Chairman D'Amato, members of the Committee, I am pleased to appear before you today as President Clinton's nominee to serve as Chairman of the Council of Economic Advisers. I am deeply honored that the President has nominated me to serve in this position. I would like to thank Senator Boxer for her gracious introduction and to say how much I have appreciated the opportunity to meet with so many members of this Committee over the last few weeks to discuss the challenges facing the American economy. I would also like to introduce my husband, George Akerlof, a Professor of Economics at Berkeley and Senior Fellow at the Brookings Institution, who is my partner not only in marriage but also in economic research.

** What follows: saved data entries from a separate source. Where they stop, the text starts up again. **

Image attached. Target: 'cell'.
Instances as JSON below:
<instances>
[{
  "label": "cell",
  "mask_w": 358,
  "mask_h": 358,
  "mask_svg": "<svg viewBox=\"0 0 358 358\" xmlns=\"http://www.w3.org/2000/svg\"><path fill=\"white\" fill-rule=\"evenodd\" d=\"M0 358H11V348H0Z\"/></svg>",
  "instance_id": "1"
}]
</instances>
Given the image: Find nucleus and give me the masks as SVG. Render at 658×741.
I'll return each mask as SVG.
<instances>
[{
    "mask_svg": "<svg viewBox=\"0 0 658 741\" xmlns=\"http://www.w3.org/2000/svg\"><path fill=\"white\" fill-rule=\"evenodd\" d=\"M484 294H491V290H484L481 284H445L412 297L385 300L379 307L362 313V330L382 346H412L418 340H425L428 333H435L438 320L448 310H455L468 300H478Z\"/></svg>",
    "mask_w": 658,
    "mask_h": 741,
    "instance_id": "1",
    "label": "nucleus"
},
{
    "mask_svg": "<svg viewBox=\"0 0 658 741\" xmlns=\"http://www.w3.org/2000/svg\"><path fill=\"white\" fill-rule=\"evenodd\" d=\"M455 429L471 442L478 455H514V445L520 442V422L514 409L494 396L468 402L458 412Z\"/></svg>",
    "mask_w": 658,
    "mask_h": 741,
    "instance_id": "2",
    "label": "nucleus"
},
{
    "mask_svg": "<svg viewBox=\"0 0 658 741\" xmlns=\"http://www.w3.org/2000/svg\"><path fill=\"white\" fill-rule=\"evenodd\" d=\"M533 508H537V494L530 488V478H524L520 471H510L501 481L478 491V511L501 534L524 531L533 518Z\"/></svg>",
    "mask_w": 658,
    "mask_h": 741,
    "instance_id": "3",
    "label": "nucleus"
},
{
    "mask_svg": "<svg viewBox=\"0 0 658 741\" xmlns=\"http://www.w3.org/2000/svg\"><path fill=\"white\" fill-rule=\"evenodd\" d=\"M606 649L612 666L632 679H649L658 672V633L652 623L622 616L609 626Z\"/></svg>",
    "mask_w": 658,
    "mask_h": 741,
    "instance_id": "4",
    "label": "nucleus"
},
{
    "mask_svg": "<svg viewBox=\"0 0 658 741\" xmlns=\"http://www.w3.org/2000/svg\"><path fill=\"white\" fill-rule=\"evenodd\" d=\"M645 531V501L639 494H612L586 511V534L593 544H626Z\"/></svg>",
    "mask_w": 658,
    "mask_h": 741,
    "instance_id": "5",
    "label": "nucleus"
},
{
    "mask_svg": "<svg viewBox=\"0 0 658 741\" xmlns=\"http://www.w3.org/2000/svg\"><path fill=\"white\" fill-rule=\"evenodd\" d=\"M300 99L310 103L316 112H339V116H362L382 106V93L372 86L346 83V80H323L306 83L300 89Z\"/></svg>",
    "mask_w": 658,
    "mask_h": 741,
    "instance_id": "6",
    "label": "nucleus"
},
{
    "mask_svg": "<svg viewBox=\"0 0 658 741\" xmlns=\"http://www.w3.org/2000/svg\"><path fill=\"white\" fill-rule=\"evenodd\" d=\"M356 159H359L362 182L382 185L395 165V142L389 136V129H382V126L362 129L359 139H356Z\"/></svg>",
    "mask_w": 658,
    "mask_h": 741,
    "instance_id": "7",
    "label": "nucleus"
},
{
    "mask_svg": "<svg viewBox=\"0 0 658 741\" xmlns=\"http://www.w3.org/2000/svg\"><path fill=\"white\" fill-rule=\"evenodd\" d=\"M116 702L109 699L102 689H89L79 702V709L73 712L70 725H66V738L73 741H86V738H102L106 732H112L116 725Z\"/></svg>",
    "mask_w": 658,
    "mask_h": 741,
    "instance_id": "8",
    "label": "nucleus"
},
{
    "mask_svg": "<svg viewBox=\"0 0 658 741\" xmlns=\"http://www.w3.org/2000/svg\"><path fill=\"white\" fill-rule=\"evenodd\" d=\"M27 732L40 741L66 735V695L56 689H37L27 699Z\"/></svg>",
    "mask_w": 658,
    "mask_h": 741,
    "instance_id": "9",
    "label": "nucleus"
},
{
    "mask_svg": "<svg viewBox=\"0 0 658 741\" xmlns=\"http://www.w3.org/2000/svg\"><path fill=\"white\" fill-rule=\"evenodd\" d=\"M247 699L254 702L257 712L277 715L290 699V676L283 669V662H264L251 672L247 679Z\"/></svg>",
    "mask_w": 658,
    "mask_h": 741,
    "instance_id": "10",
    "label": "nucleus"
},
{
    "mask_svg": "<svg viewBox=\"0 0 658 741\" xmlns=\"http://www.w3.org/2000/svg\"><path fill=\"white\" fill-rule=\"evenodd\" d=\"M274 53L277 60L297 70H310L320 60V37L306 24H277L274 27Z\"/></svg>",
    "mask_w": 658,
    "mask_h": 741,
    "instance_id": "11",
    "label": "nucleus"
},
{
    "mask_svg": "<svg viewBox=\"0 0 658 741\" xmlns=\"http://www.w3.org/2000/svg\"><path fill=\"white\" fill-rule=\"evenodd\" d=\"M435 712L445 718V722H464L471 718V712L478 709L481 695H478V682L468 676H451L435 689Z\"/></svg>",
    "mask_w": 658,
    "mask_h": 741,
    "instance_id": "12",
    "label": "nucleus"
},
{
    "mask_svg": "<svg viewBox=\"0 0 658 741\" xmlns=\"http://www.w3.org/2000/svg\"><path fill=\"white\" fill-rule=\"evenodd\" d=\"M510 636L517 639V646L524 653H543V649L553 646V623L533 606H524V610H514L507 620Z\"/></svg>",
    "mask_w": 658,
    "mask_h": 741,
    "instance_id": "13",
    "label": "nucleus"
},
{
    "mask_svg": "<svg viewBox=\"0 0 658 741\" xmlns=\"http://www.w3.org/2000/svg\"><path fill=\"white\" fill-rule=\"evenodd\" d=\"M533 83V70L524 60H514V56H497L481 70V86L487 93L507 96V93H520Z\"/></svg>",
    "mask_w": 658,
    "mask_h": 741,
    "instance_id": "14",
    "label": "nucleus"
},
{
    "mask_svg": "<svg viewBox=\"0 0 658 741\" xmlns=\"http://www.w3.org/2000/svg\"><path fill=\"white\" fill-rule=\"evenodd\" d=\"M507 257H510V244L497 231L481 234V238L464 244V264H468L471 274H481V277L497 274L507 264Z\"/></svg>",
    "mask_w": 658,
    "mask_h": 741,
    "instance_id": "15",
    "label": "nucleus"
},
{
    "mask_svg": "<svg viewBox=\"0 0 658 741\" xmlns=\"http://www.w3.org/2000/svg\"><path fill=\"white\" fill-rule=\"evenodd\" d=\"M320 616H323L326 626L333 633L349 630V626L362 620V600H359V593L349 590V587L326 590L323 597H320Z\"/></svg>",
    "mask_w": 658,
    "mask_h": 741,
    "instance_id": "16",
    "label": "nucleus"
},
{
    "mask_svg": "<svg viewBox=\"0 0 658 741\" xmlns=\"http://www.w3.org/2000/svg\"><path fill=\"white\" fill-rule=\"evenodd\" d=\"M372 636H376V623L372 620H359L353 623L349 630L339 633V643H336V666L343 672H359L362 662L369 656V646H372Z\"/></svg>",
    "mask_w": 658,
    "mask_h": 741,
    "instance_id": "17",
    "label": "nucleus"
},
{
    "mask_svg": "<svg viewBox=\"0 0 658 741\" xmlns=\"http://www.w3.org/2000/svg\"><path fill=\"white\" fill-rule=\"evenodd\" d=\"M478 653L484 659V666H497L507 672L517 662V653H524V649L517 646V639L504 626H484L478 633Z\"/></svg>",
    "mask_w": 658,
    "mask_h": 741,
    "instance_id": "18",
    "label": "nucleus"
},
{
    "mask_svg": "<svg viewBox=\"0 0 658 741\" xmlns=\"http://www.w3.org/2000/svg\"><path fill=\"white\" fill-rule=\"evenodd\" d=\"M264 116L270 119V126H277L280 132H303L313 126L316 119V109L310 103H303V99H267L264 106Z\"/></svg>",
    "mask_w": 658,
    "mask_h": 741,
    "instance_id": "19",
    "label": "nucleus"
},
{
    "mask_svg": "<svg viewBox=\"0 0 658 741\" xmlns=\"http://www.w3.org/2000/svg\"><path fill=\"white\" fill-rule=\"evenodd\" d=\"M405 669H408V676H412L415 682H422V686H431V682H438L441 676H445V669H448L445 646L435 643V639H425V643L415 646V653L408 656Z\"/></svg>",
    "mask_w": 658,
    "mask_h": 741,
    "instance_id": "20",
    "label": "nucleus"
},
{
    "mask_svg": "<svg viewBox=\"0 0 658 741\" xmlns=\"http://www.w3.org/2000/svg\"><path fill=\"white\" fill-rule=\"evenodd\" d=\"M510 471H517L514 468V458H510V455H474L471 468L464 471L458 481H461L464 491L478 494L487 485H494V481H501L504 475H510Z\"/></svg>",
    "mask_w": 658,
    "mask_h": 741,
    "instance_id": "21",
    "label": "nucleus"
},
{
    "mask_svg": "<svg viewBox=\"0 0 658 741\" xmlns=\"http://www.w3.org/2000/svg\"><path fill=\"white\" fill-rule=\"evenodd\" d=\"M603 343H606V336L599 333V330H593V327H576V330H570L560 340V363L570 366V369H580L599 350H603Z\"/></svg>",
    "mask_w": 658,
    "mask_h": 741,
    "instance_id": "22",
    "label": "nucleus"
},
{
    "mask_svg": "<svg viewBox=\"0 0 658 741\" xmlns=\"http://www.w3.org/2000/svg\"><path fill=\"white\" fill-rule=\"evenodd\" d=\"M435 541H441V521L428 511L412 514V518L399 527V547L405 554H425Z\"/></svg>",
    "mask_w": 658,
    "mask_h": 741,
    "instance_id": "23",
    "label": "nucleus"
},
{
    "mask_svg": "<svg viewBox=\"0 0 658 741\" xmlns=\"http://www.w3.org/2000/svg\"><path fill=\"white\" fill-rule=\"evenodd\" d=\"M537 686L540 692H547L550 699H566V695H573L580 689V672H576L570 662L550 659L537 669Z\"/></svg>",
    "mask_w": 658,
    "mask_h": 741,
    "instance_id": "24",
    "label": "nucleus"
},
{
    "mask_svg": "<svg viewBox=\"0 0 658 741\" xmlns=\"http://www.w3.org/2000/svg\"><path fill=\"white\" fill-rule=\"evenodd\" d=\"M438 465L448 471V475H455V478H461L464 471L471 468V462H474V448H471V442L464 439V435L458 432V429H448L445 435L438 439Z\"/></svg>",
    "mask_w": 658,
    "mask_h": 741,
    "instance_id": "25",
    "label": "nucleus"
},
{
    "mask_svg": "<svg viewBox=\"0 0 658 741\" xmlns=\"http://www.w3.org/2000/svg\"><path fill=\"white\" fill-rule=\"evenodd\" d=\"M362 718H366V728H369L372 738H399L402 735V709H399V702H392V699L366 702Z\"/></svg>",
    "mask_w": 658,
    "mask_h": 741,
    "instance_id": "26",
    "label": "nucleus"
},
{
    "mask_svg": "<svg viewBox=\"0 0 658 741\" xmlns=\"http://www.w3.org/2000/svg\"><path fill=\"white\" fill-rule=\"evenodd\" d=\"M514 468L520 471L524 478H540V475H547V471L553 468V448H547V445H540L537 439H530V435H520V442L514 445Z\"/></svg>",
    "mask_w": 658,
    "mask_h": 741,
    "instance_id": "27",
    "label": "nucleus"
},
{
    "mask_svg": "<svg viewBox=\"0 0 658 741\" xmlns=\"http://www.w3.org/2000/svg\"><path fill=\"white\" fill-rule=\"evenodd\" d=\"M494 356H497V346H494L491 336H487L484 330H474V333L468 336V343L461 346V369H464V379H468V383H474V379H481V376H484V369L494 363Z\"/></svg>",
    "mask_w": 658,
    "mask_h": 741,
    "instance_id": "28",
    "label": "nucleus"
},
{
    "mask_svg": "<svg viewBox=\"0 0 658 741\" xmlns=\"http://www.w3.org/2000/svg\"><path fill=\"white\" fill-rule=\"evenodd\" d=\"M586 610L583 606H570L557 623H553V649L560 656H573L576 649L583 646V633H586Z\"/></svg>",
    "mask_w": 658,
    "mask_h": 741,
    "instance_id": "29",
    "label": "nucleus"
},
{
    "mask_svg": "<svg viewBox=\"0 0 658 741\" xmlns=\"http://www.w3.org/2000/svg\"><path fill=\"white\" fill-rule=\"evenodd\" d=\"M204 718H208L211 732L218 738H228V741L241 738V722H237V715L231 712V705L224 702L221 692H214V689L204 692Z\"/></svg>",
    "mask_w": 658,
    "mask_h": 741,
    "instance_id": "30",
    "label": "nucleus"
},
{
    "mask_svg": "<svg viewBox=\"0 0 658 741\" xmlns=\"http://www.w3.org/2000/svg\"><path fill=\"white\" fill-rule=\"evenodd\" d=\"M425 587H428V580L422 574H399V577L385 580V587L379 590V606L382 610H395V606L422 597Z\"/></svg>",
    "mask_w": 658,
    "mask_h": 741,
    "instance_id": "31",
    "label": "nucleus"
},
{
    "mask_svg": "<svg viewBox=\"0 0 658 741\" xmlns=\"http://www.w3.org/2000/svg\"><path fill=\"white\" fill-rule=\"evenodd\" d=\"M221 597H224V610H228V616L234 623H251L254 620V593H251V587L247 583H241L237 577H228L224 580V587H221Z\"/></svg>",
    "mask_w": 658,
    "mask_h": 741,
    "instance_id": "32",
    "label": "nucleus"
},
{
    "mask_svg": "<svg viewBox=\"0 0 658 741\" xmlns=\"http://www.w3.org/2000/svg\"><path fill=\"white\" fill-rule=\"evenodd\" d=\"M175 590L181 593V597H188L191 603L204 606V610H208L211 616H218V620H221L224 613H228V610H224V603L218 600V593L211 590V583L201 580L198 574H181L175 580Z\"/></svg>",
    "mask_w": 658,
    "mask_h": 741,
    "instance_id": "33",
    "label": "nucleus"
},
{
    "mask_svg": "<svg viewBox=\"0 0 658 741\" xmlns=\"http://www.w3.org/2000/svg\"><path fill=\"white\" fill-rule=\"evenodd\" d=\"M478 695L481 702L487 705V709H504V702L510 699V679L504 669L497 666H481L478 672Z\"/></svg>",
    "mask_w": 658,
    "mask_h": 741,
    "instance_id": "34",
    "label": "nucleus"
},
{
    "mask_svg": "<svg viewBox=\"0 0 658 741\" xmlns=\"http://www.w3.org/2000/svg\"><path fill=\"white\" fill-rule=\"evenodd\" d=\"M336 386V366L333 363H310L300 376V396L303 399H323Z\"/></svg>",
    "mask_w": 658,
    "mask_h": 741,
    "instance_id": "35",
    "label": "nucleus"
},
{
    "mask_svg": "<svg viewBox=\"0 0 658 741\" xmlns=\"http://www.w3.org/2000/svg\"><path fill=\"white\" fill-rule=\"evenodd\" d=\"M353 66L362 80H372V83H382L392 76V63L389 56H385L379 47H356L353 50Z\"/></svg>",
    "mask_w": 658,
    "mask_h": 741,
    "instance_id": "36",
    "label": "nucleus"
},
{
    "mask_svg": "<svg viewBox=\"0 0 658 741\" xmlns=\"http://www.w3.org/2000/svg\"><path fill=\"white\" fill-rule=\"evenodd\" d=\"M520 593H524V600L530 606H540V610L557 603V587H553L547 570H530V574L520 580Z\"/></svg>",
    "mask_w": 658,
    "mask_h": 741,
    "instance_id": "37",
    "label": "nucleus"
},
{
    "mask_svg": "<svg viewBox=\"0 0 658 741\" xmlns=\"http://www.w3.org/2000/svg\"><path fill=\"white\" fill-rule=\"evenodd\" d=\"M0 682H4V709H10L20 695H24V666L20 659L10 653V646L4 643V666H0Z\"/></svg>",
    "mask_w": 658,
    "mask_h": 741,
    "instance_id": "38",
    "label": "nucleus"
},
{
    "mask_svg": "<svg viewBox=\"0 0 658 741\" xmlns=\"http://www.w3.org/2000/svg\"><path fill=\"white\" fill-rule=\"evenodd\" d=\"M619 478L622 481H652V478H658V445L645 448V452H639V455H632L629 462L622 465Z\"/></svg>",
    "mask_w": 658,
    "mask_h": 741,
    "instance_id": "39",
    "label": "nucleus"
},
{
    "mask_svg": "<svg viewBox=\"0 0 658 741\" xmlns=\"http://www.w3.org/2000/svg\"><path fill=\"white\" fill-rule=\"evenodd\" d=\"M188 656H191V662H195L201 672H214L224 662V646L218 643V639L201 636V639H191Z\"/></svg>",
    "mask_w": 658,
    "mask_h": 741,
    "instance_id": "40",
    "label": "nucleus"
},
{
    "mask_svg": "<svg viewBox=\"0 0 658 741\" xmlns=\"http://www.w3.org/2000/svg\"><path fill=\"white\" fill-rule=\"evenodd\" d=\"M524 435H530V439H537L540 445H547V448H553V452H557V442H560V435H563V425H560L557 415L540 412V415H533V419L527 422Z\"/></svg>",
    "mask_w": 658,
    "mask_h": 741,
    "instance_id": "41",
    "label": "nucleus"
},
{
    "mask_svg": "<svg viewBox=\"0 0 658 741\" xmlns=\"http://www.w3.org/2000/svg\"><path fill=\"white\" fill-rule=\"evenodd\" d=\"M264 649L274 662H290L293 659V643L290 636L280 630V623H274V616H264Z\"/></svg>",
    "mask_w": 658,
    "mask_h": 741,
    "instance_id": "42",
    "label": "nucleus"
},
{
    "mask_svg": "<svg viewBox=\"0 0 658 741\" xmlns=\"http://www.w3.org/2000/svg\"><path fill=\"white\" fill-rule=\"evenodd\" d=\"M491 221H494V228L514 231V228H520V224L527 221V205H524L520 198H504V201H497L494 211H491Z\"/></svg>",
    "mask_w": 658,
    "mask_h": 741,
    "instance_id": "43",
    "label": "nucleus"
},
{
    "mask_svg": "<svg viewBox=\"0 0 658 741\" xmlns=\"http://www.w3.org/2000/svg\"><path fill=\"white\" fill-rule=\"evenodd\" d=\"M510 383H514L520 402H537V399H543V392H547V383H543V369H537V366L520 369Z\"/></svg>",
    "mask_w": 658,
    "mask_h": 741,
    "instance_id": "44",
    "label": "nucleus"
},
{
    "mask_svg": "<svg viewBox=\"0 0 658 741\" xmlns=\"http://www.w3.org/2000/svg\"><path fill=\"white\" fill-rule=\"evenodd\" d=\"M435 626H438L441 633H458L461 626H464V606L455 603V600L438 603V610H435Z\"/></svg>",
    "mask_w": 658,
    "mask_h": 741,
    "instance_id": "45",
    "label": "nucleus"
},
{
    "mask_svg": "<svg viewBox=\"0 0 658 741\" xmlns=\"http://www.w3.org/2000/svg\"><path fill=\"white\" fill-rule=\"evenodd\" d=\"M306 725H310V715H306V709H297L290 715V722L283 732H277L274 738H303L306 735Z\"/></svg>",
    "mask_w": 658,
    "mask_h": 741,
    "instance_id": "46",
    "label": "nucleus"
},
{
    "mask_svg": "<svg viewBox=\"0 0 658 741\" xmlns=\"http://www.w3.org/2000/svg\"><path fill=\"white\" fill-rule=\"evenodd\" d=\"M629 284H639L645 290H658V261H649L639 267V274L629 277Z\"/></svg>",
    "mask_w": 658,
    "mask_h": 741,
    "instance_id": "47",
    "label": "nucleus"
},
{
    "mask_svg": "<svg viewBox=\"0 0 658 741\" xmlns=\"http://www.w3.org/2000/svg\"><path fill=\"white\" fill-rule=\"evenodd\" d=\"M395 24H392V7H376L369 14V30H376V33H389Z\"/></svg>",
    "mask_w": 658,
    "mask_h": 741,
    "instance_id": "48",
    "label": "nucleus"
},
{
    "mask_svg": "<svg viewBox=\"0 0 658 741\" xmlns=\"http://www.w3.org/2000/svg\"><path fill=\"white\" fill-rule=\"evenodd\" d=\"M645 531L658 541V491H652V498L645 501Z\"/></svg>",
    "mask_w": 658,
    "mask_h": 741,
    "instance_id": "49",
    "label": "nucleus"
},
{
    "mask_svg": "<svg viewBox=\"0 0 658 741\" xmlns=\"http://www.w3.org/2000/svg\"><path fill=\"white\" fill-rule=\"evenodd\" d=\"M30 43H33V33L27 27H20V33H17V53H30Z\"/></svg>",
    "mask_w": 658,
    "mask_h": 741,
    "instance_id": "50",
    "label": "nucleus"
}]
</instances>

The Council of Economic Advisers, established by the Employment Act of 1946, has served for 50 years as a trustworthy and persistent advocate of policies that promote the broad public interest. Presidents, since Harry Truman, have turned to the Council for economic advice, analysis, and insights to inform the policy making process. In Republican and Democratic Administrations alike, the Council has urged policies that facilitate the workings of the market, that emphasize the importance of incentives and efficiency, and that promote long-term growth. If confined, I pledge to continue this proud tradition.
By many measures, the economy is in very good health. A simple index of economic
performance that reveals how well the economy is functioning is the misery index--defined as
the sum of the inflation and unemployment rates. This index stood at 8.3% in 1996, with the
unemployment rate averaging 5.4% and the CPI rising year over year at 2.9%. In historical
terms, this represents outstanding performance--the best since 1968. Over 1 1 million new jobs
have been created since 1992 and the jobs have been disproportionately "good" jobs--in industry
occupations paying above median wages. The rewards from growth have been widely shared,
with the poverty rate falling more in 1995 than at any time during the last decade. Throughout
our long expansion, inflation has remained low and fallen by most broad measures; and
investment in plant and equipment--the driving force of this expansion-- has grown at a
phenomenal pace. Consumer confidence now stands near the highs of recent decades. The
Administration's economic policies have contributed to these successes, in part, by bringing
down the federal budget deficit, thus permitting a larger share of private sector savings to finance
the investments in plant and equipment that equip American workers with the tools they need to
be productive on the job. I believe that the Federal Reserve has also played a positive, and
complementary, role by pursuing monetary policies that have facilitated this favorable mix shift
while keeping the economy operating at its potential.